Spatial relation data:
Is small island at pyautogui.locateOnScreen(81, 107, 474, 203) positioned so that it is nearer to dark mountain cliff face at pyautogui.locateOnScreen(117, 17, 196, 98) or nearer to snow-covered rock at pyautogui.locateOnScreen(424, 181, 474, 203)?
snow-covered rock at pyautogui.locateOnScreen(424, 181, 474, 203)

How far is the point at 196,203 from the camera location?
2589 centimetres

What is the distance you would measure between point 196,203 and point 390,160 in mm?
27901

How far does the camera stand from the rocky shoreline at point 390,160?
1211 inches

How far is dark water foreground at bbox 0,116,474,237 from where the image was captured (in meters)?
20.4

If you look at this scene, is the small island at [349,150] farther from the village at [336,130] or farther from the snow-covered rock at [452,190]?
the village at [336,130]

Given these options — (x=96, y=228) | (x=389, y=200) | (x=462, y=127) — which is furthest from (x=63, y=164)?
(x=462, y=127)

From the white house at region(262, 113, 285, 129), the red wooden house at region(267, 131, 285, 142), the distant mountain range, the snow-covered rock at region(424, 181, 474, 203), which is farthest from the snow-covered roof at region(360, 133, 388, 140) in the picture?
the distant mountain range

What the task requires => Rewrite these records as a two-column CSV with the columns "ask" and "response", one row for each record. Put each text and each answer in a single quoted field, and replace any line breaks with spaces.

Complete answer =>
ask,response
"Is small island at pyautogui.locateOnScreen(81, 107, 474, 203) positioned so that it is nearer to dark mountain cliff face at pyautogui.locateOnScreen(117, 17, 196, 98) or nearer to snow-covered rock at pyautogui.locateOnScreen(424, 181, 474, 203)?","snow-covered rock at pyautogui.locateOnScreen(424, 181, 474, 203)"
"How far is the point at 196,203 from the camera location?","2589 centimetres"
"What is the distance you would measure between point 196,203 and point 390,160 in mm?","27901"
"How far does the camera stand from the rocky shoreline at point 390,160?","1211 inches"
"How far is dark water foreground at bbox 0,116,474,237 from where the image was captured (in meters)?","20.4"
"If you look at this scene, is the small island at [349,150] farther from the village at [336,130] or farther from the snow-covered rock at [452,190]?","the village at [336,130]"
"Given these options — (x=96, y=228) | (x=389, y=200) | (x=462, y=127) — which is furthest from (x=63, y=164)?","(x=462, y=127)"
"From the white house at region(262, 113, 285, 129), the red wooden house at region(267, 131, 285, 142), the distant mountain range, the snow-covered rock at region(424, 181, 474, 203), which is farthest from the snow-covered roof at region(360, 133, 388, 140) in the picture?","the distant mountain range"